BEGIN DATA TO PROCESS

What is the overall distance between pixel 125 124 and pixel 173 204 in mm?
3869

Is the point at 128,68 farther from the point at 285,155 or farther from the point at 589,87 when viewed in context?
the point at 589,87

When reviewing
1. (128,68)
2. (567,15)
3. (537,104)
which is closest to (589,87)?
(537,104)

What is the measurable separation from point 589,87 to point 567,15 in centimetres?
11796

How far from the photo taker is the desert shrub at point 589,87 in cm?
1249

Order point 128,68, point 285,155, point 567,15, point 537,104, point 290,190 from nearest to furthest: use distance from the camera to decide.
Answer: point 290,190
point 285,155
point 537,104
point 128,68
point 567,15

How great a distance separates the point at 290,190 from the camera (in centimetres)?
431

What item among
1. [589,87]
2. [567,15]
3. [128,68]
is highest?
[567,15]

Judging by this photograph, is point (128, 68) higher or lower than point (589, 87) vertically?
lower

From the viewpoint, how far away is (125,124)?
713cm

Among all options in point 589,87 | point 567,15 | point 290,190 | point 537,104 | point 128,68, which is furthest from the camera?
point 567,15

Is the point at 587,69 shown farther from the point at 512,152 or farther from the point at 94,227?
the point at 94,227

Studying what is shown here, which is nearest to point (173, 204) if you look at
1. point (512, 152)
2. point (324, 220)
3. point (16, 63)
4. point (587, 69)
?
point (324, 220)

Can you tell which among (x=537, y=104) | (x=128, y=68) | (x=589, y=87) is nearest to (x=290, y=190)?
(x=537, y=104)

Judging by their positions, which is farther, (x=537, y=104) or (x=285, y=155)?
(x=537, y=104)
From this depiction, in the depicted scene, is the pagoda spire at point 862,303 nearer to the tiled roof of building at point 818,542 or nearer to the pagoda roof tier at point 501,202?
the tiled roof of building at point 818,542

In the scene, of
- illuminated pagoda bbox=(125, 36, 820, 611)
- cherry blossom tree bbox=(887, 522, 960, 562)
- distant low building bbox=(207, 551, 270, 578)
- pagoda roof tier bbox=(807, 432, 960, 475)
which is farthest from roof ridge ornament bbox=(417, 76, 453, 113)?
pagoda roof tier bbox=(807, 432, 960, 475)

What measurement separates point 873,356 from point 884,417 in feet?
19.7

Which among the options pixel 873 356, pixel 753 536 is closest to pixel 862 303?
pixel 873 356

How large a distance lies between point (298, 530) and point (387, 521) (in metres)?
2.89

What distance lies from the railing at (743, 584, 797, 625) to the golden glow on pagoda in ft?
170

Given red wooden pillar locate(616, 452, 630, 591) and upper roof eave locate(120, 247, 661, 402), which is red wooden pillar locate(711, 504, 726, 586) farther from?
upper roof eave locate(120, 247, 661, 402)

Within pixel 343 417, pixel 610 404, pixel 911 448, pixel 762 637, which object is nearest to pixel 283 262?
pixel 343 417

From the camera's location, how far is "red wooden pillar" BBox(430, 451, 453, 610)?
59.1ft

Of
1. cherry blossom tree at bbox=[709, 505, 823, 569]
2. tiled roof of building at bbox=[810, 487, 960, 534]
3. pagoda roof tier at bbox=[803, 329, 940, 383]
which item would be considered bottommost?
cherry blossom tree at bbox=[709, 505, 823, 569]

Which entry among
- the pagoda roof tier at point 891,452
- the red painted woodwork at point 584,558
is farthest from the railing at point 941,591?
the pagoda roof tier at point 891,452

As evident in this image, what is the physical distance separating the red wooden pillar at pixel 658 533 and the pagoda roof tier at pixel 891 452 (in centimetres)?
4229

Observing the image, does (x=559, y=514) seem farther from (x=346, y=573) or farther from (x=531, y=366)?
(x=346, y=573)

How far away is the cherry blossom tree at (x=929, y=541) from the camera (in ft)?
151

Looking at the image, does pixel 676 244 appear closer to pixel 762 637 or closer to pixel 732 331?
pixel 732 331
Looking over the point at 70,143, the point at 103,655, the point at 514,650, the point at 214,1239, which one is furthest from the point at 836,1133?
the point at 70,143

END DATA TO PROCESS

**WORK TO COMPLETE**
Format everything from the line containing "Looking over the" down to the end of the lines as a Markdown table with columns named Num and Line, one row per line, skipping blank lines.

**TASK SOLUTION**
| Num | Line |
|---|---|
| 1 | Looking over the point at 70,143, the point at 103,655, the point at 514,650, the point at 214,1239, which one is furthest from the point at 836,1133? |
| 2 | the point at 70,143 |